* [Problem to work on]
Summarize the kayak forum thread in exactly three sentences.

# Cobra Kayak



## Russell (Jun 14, 2005)

I have been fishing fresh and salt water from a Old town Loon 138 for awhile now and I am looking at buying a Cobra Marauder XF or a Fish'n Dive XF. I have seen the help this site has given to many in search for the best kayak so any pros cons would be appreciated. I am set on Cobra at this time but just dont know which one. Thanks......


----------



## notso (Jul 18, 2005)

check out the reviews of each on kayakfishingstuff. They have reviews of nearly every kayak that you could think of for fishing.
I was considerign the FND also, but ended up going w/ a Malibu X-factor instead. The thing that turned me away from the FND was the reports that it was one of the slowest yaks on the water.
As most folks will probably attest, the best advise is probably to try paddling them both before you make a decision. JMHO


----------



## Russell (Jun 14, 2005)

Thanks notso...Do you like the X-factor? Where can I demo one? I mainly fish in FL. panhandle.


----------



## YakandSurf (Dec 17, 2002)

The Malibu site has a dealer locater. Not many Malibu dealers on the east coast.
I love my X-factor. It's not the fastest yak on the water but it is a very stable kayak.
www.malibukayaks.com

Robert


----------



## Russell (Jun 14, 2005)

Thanks for the link.....I think I will look further into the x-factor....It looks like it could meet all of my fishing needs........


----------



## notso (Jul 18, 2005)

Russel,
Yes I like my X alot, it's increadably stable. I've done a few surf launches w/ about a 75% success rate. The last couple times, I even took fishing rods for the adventure. I still don't really have mine rigged to speak of. I just use the 4 flush mount holders that came with it. But if I had it to do over again, I'd have gotten it without the flush mounts & waited until I had paddled it. Then front ones from the factory interfere with taking a full paddle stroke.

* [Extracted data]
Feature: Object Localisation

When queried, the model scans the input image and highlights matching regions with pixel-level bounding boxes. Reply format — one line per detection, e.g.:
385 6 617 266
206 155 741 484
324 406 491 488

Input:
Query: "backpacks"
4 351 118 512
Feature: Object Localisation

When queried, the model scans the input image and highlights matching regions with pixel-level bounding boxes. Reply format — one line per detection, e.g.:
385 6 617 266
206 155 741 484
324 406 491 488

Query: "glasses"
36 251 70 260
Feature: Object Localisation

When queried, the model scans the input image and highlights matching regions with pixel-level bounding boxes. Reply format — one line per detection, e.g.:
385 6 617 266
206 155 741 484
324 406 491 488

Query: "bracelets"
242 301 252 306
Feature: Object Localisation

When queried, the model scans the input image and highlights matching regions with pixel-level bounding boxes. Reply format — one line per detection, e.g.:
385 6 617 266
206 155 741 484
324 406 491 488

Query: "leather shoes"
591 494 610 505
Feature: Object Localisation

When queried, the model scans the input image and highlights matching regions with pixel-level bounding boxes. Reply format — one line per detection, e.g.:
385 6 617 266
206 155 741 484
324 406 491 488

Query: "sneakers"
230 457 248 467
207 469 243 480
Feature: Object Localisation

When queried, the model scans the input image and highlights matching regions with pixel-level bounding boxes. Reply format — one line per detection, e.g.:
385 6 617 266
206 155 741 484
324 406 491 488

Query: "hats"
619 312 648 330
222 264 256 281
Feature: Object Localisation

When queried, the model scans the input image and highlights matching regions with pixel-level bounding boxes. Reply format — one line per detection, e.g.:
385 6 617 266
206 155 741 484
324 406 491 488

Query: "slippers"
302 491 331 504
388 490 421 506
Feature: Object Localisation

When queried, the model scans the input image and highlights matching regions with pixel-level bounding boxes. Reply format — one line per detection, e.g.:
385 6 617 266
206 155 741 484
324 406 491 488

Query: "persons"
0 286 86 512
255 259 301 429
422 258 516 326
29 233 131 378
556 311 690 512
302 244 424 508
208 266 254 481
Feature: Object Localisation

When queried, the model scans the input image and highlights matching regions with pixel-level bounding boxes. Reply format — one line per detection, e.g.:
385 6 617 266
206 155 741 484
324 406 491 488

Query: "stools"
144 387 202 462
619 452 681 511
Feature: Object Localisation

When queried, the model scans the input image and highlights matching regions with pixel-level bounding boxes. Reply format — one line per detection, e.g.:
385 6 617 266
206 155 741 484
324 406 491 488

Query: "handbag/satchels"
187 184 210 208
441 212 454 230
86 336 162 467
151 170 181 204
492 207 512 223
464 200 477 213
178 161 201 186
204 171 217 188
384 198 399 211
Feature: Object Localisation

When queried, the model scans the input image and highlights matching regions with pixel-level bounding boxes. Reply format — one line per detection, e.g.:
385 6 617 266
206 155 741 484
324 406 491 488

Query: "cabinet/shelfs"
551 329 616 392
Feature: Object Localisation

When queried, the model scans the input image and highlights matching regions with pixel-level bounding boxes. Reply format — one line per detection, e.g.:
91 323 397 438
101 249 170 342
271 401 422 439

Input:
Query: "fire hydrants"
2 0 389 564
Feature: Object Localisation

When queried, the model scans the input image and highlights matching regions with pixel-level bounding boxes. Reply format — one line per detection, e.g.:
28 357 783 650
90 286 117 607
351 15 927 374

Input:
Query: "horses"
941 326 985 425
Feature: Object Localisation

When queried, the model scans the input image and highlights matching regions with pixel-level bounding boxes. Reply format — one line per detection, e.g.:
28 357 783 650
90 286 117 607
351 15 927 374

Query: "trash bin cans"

* [Output of the task]
Russell, who has been fishing fresh and salt water from an Old Town Loon 138, asks for pros and cons to help choose between a Cobra Marauder XF and a Fish'n Dive XF. notso suggests reading reviews on kayakfishingstuff and paddling both before deciding, and explains that reports of the Fish'n Dive being one of the slowest kayaks led to buying a Malibu X-factor instead. notso and YakandSurf both praise the X-factor's stability, and Russell decides to look further into it.